##### Given records

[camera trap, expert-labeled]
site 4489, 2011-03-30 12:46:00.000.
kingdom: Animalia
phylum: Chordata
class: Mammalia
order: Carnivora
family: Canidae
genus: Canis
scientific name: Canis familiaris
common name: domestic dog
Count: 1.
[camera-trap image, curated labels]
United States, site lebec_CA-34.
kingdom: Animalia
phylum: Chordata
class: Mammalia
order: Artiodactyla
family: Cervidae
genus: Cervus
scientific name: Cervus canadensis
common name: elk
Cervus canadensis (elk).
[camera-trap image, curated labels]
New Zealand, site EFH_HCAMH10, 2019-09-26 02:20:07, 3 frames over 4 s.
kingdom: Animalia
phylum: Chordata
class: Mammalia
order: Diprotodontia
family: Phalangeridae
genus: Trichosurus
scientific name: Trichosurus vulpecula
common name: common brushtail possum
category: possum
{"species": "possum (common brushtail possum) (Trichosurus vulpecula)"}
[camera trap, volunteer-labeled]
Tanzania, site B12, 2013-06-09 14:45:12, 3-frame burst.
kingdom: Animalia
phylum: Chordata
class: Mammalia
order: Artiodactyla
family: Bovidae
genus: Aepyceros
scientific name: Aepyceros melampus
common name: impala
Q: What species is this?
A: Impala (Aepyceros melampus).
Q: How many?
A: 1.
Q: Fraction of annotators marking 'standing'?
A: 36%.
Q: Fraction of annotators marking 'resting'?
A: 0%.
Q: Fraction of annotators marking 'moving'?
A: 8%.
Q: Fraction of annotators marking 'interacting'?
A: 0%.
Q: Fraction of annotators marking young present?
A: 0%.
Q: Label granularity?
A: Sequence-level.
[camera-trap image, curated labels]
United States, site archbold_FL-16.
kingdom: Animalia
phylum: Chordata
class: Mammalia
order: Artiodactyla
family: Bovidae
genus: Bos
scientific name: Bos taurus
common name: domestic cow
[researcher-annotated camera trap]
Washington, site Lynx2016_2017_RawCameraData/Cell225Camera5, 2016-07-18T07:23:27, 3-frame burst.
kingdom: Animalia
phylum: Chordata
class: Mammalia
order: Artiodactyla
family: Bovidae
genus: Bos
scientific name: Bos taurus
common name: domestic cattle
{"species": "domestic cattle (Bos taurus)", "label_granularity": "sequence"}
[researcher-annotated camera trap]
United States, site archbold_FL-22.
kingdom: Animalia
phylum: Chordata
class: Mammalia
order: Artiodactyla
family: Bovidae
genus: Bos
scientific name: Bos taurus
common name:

##########

Task item - What you return must be an exact retyping of the lines above starting at the line with "common name: elk" and ending at the line with "common name: impala", and nothing besides.

Expected answer -
common name: elk
Cervus canadensis (elk).
[camera-trap image, curated labels]
New Zealand, site EFH_HCAMH10, 2019-09-26 02:20:07, 3 frames over 4 s.
kingdom: Animalia
phylum: Chordata
class: Mammalia
order: Diprotodontia
family: Phalangeridae
genus: Trichosurus
scientific name: Trichosurus vulpecula
common name: common brushtail possum
category: possum
{"species": "possum (common brushtail possum) (Trichosurus vulpecula)"}
[camera trap, volunteer-labeled]
Tanzania, site B12, 2013-06-09 14:45:12, 3-frame burst.
kingdom: Animalia
phylum: Chordata
class: Mammalia
order: Artiodactyla
family: Bovidae
genus: Aepyceros
scientific name: Aepyceros melampus
common name: impala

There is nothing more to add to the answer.